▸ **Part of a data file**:
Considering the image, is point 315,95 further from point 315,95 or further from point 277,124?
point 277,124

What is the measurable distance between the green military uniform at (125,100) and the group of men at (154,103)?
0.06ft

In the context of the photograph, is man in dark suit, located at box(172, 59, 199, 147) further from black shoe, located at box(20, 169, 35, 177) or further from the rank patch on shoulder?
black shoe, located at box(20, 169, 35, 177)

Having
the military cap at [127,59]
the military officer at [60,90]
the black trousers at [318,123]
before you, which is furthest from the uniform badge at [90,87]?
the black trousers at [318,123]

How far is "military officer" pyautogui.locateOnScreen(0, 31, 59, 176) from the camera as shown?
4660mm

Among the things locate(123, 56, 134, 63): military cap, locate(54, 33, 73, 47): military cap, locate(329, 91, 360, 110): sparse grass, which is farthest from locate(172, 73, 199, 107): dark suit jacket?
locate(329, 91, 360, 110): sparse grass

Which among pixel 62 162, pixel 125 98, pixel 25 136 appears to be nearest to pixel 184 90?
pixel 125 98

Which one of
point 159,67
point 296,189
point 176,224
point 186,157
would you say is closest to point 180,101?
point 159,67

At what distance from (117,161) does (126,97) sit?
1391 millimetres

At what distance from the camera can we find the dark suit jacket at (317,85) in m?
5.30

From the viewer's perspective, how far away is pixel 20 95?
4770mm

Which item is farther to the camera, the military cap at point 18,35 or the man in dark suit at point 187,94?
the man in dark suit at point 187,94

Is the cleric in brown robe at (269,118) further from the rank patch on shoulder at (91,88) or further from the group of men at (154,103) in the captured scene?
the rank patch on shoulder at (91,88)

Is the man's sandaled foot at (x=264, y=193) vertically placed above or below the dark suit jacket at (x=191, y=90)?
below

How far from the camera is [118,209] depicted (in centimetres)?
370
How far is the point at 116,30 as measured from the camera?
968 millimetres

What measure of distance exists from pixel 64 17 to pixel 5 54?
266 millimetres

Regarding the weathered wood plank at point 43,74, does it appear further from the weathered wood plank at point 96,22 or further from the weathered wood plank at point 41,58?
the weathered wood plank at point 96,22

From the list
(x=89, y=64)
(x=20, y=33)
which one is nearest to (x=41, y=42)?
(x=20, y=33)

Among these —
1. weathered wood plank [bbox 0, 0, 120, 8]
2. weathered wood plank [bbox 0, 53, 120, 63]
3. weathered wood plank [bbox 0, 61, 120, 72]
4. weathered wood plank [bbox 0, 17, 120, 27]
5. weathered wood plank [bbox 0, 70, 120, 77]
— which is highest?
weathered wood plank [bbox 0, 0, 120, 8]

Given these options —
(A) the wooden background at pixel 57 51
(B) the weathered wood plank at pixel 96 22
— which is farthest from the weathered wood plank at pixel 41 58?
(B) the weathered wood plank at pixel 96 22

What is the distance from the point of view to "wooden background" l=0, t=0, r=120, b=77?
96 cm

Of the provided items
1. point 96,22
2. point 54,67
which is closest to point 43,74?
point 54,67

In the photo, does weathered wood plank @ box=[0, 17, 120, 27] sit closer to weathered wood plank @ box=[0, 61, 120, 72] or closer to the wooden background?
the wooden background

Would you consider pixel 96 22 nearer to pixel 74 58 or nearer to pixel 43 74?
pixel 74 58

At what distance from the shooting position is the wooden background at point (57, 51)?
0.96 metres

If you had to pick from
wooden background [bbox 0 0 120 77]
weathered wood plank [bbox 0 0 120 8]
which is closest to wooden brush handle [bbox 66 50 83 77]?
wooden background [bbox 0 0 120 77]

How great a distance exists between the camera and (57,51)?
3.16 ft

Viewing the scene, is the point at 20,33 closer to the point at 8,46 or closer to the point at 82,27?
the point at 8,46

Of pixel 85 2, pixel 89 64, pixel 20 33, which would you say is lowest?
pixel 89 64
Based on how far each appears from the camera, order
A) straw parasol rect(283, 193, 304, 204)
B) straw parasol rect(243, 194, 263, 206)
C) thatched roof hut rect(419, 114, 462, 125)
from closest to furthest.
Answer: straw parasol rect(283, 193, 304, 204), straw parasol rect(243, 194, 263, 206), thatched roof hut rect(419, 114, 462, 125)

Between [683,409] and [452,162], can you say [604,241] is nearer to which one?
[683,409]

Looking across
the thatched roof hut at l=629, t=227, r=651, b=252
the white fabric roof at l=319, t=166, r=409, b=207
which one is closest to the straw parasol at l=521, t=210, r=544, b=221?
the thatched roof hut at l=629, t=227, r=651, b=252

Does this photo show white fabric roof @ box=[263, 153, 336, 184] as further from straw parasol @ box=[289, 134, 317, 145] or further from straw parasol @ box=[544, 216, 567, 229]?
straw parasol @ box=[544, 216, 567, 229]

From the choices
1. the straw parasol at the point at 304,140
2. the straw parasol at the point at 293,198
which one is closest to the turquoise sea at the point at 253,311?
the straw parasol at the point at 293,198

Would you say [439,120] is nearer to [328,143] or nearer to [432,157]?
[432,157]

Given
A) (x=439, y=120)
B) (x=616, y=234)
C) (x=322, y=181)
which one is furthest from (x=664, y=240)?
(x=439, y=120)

▸ **The request**: Write out only what runs from the line holding "Does this photo" through the last line of the records, exactly as shown.

▸ **Answer to the task**:
Does this photo show white fabric roof @ box=[263, 153, 336, 184] as further from straw parasol @ box=[289, 134, 317, 145] or further from straw parasol @ box=[544, 216, 567, 229]?
straw parasol @ box=[544, 216, 567, 229]

From the choices
1. the straw parasol at the point at 304,140
2. the straw parasol at the point at 293,198
which one is closest to the turquoise sea at the point at 253,311?
the straw parasol at the point at 293,198

Would you say [439,120] is nearer to [328,143] or nearer to [432,157]?
[432,157]

Given
A) (x=439, y=120)
B) (x=616, y=234)
C) (x=322, y=181)
which one is furthest from (x=664, y=240)?
(x=439, y=120)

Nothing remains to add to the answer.